Hot Green Curry Lentil Soup

Ingredients

    Green Curry Paste
    • 2 medium shallots
    • 4 garlic cloves
    • A thumb-size piece of ginger
    • 2 stalks lemongrass, soft inner part only, roughly chopped
    • 4 green green chilies (deseed for less heat)
    • 1 tsp ground coriander
    • ½ tsp ground cumin
    • ¼ tsp ground white pepper (or black pepper if unavailable)
    • Stalks from a large bunch of fresh coriander (reserve the leaves for serving)
    • 1 tsp salt
    Curry Sauce + Vegetables
    • 3 tbsp (45 ml) neutral oil (e.g., sesame oil or coconut oil)
    • 400 ml (14 oz) full-fat coconut milk
    • 1 tsp lime zest
    • 1 bay leaf
    • 1½–2 cups (360–480 ml) bone broth
    • 1 tbsp tamari sauce (adjust to taste)
    • ~2 tsp sugar (coconut sugar preferred; adjust to taste)
    • ½ small butternut squash or 1 sweet potato, cubed and grilled/roasted
    • 1 small aubergine (eggplant), cubed and grilled
    • 50 g (1.5 oz) sugar snap peas, sliced diagonally
    • 100 g (3.5 oz) tenderstem broccoli
    • 1–2 cups cooked lentils (green or brown)

Instructions

Make the Green Curry Paste
  1. Place all curry paste ingredients (shallots, garlic, ginger, lemongrass, chilies, coriander
    stalks, ground spices, salt) in a blender or food processor.
  2. Blend until smooth.

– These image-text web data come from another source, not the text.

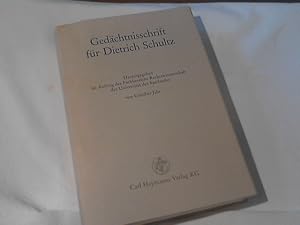 Gedächtnisschrift für Dietrich Schultz. hrsg. im Auftr. d. Fachbereichs Rechtswiss. d. Univ. d. S...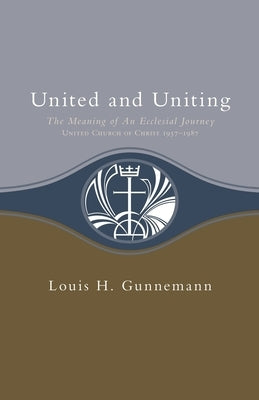 United and Uniting by Gunnemann, Louis H.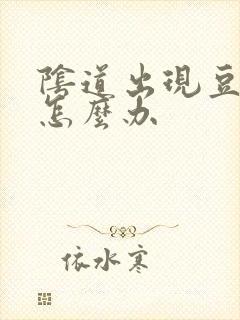 阴道出现豆腐渣怎么办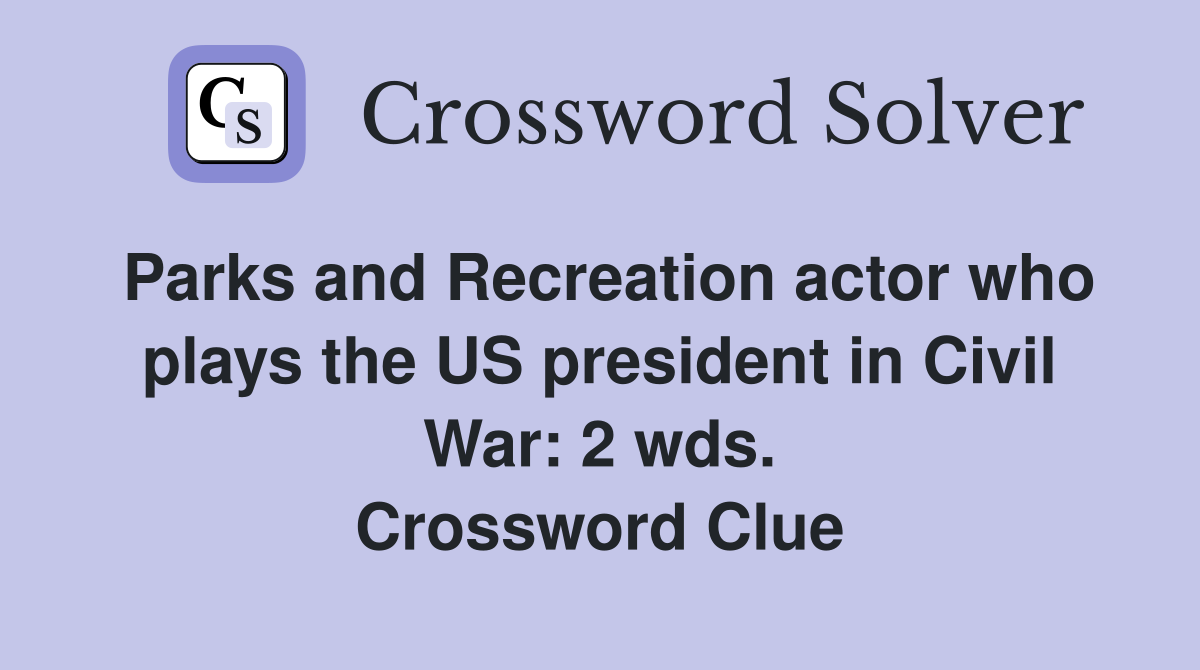 Parks and Recreation actor who plays the US president in Civil War: 2 wds. Crossword Clue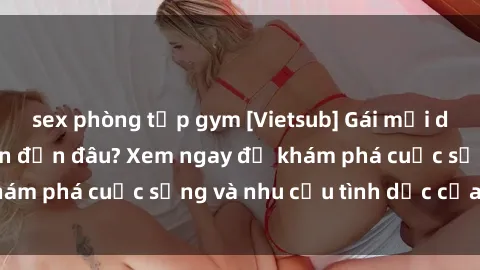 sex phòng tập gym [Vietsub] Gái mại dâm châu Á hấp dẫn đến đâu? Xem ngay để khám phá cuộc sống và nhu cầu tình dục của họ!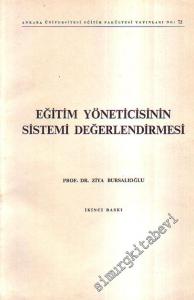 Eğitim Yöneticisinin Sistemi Değerlendirmesi -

Add a splash of water if needed to help it blend.
Cook the Curry Base
  1. Heat a pan over medium heat and add the green curry paste.
  2. Cook the paste for 2–3 minutes, stirring, until fragrant.
  3. Pour in some coconut milk (about 1/3 of the can) and mix to combine with the paste.
  4. Let it simmer gently for a couple of minutes.
Add Liquid & Seasonings
  1. Add the remaining coconut milk, bone broth, and bayleaves.
  2. Stir in tamari/soy sauce, lime juice, and sugar.
  3. Adjust taste: add more lime for acidity, more sugar for balance, or more tamari for
    saltiness.
Add Vegetables & Lentils
  1. Add the grilled sweet potato or butternut squash and the grilled eggplant.
  2. Add tenderstem broccoli and sugar snap peas.
  3. Stir in the cooked lentils.
  4. Simmer until all vegetables are tender but still vibrant (about 10 minutes).
  5. Garnish with fresh coriander leaves.
  6. Serve hot with jasmine rice or enjoy as a hearty soup.

Nutrition Information

Calories:435 Kcal
Carbohydrates:36 g
Protein:13 g
Fat:30 g
Saturated Fat:19 g
Polyunsaturated Fat:4 g
Monounsaturated Fat:4.2 g
Sodium:881 mg
Potassium:748 mg
Fiber:12 g
Sugar:19 g
Vitamin A:258 mcg
Vitamin C:43 mg
Calcium:74 mg
Iron:5.4 mg

Nutrition information is automatically calculated and should only be used as an estimate.